■ About this exercise: Carry on the article about heart cell regeneration in mice, starting after its last sentence.

■ Text provided:
......

Researchers from QIMR Berghofer Medical Research Institute and Cambridge University in the UK have discovered a way to potentially allow the heart to regenerate itself, a finding that could in the future help millions of people worldwide suffering from heart disease.

The researchers had been working on trying to turn off a gene that allows cancers to spread and surprisingly found by making the gene overactive in the hearts of mice, it triggered the heart cells to regenerate.

Lead researcher, Dr Catherine Wilson, from the University of Cambridge’s Department of Pharmacology said adult hearts usually did not repair themselves once damaged, so harnessing the power of the Myc cancer gene represented major progress towards the first curative treatment for heart disease.

“This is really exciting because scientists have been trying to make heart cells proliferate for a long time. None of the current heart disease treatments is able to reverse degeneration of the heart tissue – they only slow progression of the disease. Now we’ve found a way to do it in a mouse model,” Dr Wilson said.

......

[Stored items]

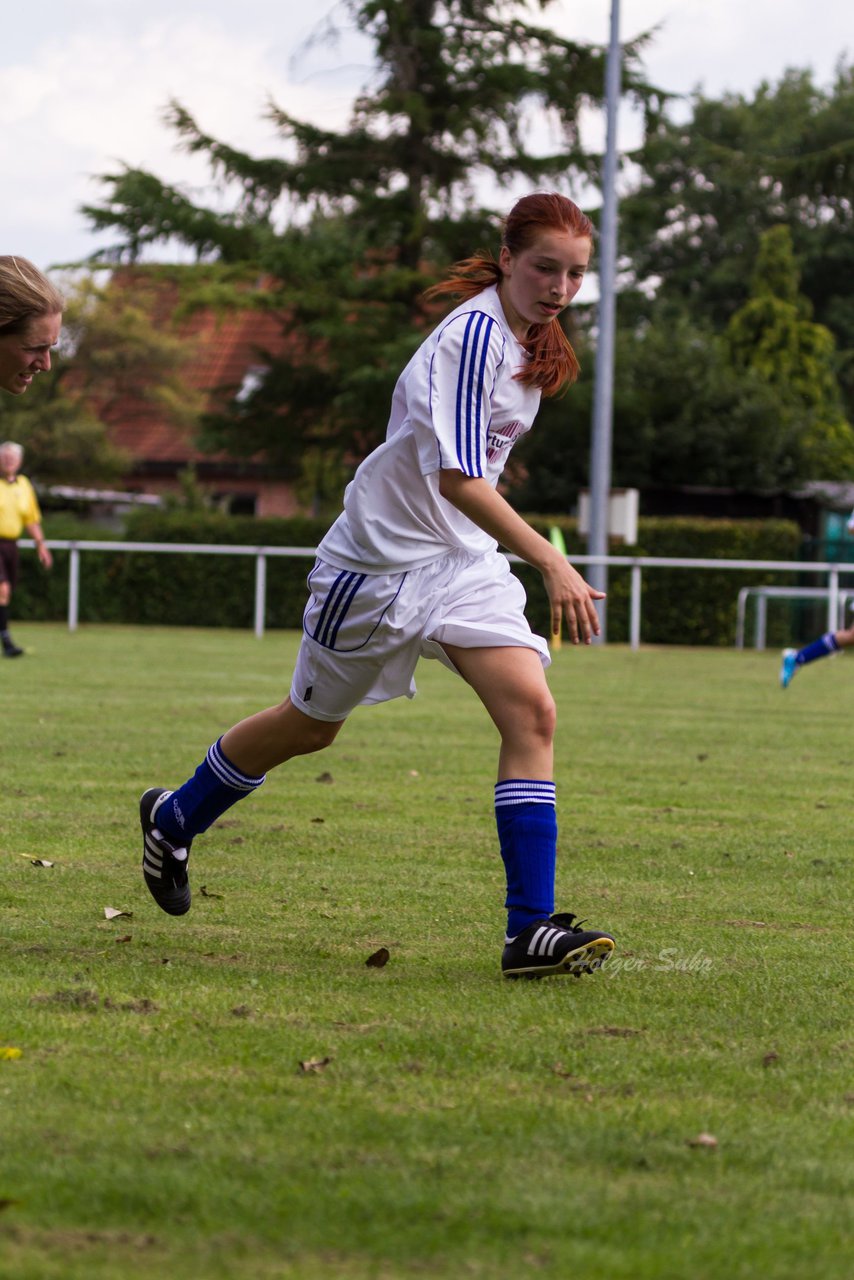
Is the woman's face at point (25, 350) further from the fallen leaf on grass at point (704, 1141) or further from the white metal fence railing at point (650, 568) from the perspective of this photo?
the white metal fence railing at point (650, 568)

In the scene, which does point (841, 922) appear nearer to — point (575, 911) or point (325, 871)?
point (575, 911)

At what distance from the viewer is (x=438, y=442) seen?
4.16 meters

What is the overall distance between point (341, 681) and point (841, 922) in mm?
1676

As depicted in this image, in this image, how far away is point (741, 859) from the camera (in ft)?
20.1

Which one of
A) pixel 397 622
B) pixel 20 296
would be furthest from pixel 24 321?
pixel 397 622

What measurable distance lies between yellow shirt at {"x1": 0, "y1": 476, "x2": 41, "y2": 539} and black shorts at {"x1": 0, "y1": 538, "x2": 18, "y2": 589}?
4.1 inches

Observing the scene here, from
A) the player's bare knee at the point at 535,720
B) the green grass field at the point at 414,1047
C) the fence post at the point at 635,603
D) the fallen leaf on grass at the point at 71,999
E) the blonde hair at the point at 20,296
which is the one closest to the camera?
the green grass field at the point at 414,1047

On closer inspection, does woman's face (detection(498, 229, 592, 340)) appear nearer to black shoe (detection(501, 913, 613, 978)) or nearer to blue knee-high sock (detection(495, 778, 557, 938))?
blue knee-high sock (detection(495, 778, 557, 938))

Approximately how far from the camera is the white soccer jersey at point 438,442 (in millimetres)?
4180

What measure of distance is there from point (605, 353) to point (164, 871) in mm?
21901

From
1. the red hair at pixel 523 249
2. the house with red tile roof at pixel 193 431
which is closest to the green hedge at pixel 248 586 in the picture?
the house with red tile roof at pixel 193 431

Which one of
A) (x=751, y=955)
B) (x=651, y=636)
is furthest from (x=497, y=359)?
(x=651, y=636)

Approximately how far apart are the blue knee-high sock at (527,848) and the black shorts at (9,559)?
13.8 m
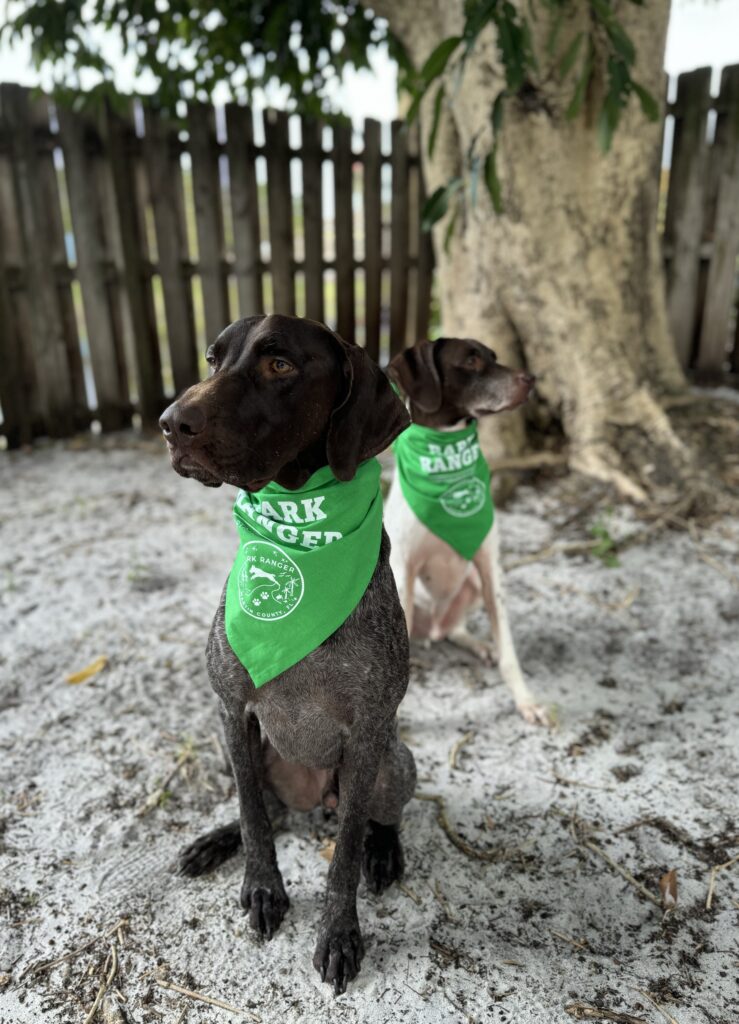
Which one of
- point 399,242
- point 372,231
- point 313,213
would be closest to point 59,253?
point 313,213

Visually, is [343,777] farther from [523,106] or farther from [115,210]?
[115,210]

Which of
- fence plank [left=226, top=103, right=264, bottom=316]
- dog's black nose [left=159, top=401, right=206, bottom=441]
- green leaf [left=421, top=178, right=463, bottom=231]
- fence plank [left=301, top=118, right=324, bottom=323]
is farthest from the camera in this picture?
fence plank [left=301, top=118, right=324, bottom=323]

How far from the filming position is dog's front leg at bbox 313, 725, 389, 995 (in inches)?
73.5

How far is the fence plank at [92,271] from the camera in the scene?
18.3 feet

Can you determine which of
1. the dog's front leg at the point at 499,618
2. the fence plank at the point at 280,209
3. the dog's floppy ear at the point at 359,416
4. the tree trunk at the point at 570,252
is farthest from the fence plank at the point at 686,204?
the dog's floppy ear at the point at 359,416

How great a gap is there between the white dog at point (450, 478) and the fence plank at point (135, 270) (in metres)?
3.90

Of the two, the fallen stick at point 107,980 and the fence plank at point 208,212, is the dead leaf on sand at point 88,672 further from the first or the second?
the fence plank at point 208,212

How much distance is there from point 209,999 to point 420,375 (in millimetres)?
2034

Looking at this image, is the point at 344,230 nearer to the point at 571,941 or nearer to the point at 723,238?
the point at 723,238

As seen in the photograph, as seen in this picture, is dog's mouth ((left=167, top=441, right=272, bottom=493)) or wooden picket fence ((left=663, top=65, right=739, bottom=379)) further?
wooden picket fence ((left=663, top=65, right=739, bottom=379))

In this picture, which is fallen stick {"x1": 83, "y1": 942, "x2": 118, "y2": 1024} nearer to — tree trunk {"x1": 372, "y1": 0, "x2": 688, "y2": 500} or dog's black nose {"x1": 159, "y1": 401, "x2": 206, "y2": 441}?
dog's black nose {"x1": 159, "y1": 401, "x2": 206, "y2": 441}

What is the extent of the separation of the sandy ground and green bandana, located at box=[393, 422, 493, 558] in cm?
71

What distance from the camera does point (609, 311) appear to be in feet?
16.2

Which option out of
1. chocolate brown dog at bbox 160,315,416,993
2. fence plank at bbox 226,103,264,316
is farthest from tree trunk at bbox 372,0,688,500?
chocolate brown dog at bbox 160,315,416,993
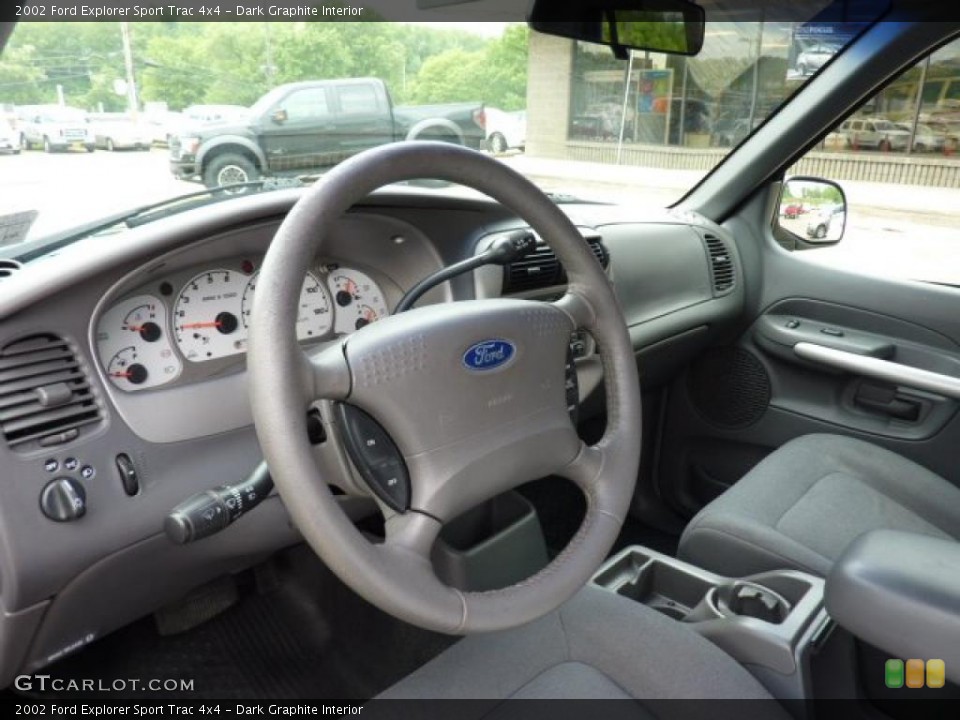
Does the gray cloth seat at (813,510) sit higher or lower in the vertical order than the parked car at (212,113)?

......

■ Exercise response:
Cancer develops when cells start to replicate themselves uncontrollably, and the Myc gene plays a key role in the process.

Myc is known to be overactive in most cancers, and has been a high priority target gene for cancer researchers. Much recent research has focused on trying to control Myc as a means of cancer therapy.

Study first author and senior research officer in the Gordon and Jessie Gilmour Leukaemia Research Group at QIMR Berghofer, Dr Megan Bywater, said they were working on the Myc gene in mice when they saw its cancerous effects in some organs, including the liver and lungs, but not in the heart.

“We found that Myc-driven activity in heart muscle cells was critically dependent on the level of another protein called Cyclin T1, which is made by a gene called Ccnt1, within the cells. When the Ccnt1 and Myc genes were expressed together, the heart switched into a regenerative state and its cells started to replicate,” Dr Bywater said.

“When those two genes were overexpressed together in the heart muscle cells of adult mice we saw extensive cell replication, leading to a large increase in the number of heart muscle cells.”

The study results have been published in the journal Nature Communications.

Heart failure affects about 23 million people worldwide each year, and there is currently no cure. After a heart attack, an adult human heart can lose up to one billion heart muscle cells.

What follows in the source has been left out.